Whether the returned rows are namedtuples or tuples. Default are named tuples.

Returns:

out : iterable

See also

where

names

The column names of the object (list).

nbytes

The original (uncompressed) size of this object (in bytes).

ndim

The number of dimensions of this object.

resize(nitems)

Resize the instance to have nitems.

Parameters:

nitems : int

The final length of the instance. If nitems is larger than the actual length, new items will appended using self.dflt as filling values.

shape

The shape of this object.

size

The size of this object.

todataframe(columns=None, orient='columns')

Return a pandas dataframe out of this object.

Parameters:

columns : sequence of column labels, optional

Must be passed if orient=’index’.

orient : {‘columns’, ‘index’}, default ‘columns’

The “orientation” of the data. If the keys of the input correspond to column labels, pass ‘columns’ (default). Otherwise if the keys correspond to the index, pass ‘index’.

Returns:

out : DataFrame

A pandas DataFrame filled with values from this object.

tohdf5(filepath, nodepath='/ctable', mode='w', cparams=None, cname=None)

Write this object into an HDF5 file.

Parameters:

filepath : string

The path of the HDF5 file.

nodepath : string

The path of the node inside the HDF5 file.

mode : string

The mode to open the PyTables file. Default is ‘w’rite mode.

cparams : cparams object

The compression parameters. The defaults are the same than for the current bcolz environment.

cname : string

Any of the compressors supported by PyTables (e.g. ‘zlib’). The default is to use ‘blosc’ as meta-compressor in combination with one of its compressors (see cparams parameter above).

See also

ctable.fromhdf5

trim(nitems)

Remove the trailing nitems from this instance.

Parameters:

nitems : int

The number of trailing items to be trimmed.

where(expression, outcols=None, limit=None, skip=0, out_flavor=<function namedtuple>, user_dict={}, vm=None)

Iterate over rows where expression is true.

Parameters:

expression : string or carray

A boolean Numexpr expression or a boolean carray.

outcols : list of strings or string

The list of column names that you want to get back in results. Alternatively, it can be specified as a string such as ‘f0 f1’ or ‘f0, f1’. If None, all the columns are returned. If the special name ‘nrow__‘ is present, the number of row will be included in output.

limit : int

A maximum number of elements to return. The default is return everything.

skip : int

An initial number of elements to skip. The default is 0.

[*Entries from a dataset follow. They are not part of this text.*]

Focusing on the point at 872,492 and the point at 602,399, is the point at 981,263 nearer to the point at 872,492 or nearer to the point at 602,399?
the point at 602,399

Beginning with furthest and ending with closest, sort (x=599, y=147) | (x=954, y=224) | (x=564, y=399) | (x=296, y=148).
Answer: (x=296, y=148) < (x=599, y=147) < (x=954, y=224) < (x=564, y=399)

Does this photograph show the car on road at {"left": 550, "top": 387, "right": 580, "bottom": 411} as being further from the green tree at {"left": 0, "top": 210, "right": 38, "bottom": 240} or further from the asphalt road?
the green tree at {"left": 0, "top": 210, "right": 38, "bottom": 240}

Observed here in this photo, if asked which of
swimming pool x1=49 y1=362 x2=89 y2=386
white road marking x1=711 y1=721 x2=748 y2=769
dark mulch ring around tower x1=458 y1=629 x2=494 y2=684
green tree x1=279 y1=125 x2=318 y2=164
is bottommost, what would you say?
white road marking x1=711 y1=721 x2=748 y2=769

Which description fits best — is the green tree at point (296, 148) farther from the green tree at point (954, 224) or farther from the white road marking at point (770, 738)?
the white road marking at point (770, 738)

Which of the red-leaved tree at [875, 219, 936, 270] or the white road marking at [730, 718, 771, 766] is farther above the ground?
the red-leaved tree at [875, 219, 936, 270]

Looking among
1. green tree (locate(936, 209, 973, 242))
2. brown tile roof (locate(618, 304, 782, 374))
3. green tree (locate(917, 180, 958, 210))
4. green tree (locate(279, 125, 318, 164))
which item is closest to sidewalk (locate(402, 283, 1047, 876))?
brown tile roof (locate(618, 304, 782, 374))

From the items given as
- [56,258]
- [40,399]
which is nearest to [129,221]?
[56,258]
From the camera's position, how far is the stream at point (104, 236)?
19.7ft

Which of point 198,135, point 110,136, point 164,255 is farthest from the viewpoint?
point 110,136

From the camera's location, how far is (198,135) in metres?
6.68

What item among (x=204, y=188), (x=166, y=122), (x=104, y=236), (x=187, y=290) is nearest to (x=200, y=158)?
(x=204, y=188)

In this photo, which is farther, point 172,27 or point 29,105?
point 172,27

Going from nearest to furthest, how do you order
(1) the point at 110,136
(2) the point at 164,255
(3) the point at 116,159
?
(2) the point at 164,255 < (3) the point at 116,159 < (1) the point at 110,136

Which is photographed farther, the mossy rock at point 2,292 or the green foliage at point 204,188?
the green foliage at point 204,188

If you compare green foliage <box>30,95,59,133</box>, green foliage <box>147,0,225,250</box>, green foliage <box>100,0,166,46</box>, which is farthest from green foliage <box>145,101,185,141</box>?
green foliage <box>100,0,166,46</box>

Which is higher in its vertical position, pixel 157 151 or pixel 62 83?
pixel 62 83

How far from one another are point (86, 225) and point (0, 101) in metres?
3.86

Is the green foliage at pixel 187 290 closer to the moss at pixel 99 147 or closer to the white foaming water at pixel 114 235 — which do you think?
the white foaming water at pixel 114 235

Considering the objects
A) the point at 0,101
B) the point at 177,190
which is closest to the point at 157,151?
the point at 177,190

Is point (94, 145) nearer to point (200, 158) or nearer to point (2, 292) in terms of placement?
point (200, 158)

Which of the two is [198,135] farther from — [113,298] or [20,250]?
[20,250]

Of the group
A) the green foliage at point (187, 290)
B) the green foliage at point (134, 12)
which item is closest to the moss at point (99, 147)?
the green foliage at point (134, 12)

out_flavor : namedtuple, tuple or ndarray

Whether the returned rows are namedtuples or tuples. Default are named tuples.

user_dict : dict

An user-provided dictionary where the variables in expression can be found by name.

vm : string

The virtual machine to be used in computations. It can be ‘numexpr’, ‘python’ or ‘dask’. The default is to use ‘numexpr’ if it is installed.

Returns:

out : iterable

See also

iter

whereblocks(expression, blen=None, outcols=None, limit=None, skip=0, user_dict={}, vm=None)

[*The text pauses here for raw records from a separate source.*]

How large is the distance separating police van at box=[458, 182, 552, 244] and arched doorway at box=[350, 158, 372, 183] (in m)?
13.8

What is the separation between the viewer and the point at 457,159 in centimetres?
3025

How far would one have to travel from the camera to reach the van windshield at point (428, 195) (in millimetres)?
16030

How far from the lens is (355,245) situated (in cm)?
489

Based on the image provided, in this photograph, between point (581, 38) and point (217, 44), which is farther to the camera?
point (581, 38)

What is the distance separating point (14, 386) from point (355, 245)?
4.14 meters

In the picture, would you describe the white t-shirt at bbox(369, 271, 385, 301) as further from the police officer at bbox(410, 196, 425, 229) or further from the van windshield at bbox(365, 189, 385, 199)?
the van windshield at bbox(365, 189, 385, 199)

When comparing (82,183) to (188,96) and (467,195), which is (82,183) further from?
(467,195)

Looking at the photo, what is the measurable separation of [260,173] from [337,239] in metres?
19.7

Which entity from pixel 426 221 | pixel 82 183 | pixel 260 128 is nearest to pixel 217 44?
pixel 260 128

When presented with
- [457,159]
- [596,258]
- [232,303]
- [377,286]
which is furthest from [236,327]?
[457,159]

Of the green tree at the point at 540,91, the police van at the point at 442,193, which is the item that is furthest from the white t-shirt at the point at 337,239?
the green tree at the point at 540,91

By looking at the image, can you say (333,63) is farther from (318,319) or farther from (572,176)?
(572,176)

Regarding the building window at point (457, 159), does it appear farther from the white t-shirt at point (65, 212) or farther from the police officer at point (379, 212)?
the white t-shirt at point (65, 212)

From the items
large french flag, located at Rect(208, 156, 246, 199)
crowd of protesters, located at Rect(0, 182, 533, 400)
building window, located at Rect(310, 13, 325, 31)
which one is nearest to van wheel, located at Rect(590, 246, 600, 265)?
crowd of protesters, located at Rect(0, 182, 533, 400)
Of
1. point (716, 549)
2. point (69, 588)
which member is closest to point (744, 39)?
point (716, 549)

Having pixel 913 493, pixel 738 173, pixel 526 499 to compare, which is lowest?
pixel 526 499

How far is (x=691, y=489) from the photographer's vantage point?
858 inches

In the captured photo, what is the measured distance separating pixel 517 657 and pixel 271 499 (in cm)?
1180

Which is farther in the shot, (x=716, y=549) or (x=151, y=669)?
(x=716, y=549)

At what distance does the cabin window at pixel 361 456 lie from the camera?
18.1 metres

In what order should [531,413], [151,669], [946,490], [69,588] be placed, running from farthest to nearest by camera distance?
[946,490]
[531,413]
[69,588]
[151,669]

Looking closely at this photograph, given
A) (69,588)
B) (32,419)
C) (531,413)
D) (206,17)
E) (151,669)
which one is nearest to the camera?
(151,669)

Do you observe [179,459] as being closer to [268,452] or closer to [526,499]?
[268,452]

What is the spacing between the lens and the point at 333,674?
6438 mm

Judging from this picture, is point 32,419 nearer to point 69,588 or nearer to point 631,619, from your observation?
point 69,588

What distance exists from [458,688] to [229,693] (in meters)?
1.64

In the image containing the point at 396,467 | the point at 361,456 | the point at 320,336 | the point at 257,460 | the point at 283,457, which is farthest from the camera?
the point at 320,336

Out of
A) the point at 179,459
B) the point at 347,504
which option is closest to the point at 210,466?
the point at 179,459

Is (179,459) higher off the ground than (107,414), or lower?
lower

Iterate over the rows that fullfill the expression condition on this ctable, in blocks of size blen.

Parameters:

expression : string or carray

A boolean Numexpr expression or a boolean carray.

blen : int

The length of the block that is returned. The default is the chunklen, or for a ctable, the minimum of the different column chunklens.

outcols : list of strings or string

The list of column names that you want to get back in results. Alternatively, it can be specified as a string such as ‘f0 f1’ or ‘f0, f1’. If None, all the columns are returned. If the special name ‘nrow__‘ is present, the number of row will be included in output.

limit : int

A maximum number of elements to return. The default is return everything.

skip : int

An initial number of elements to skip. The default is 0.

user_dict : dict

An user-provided dictionary where the variables in expression can be found by name.

vm : string

The virtual machine to be used in computations. It can be ‘numexpr’, ‘python’ or ‘dask’. The default is to use ‘numexpr’ if it is installed.

Returns:

out : iterable

The iterable returns numpy objects of blen length.

See also

See
py:func:<bcolz.toplevel.iterblocks> in toplevel functions.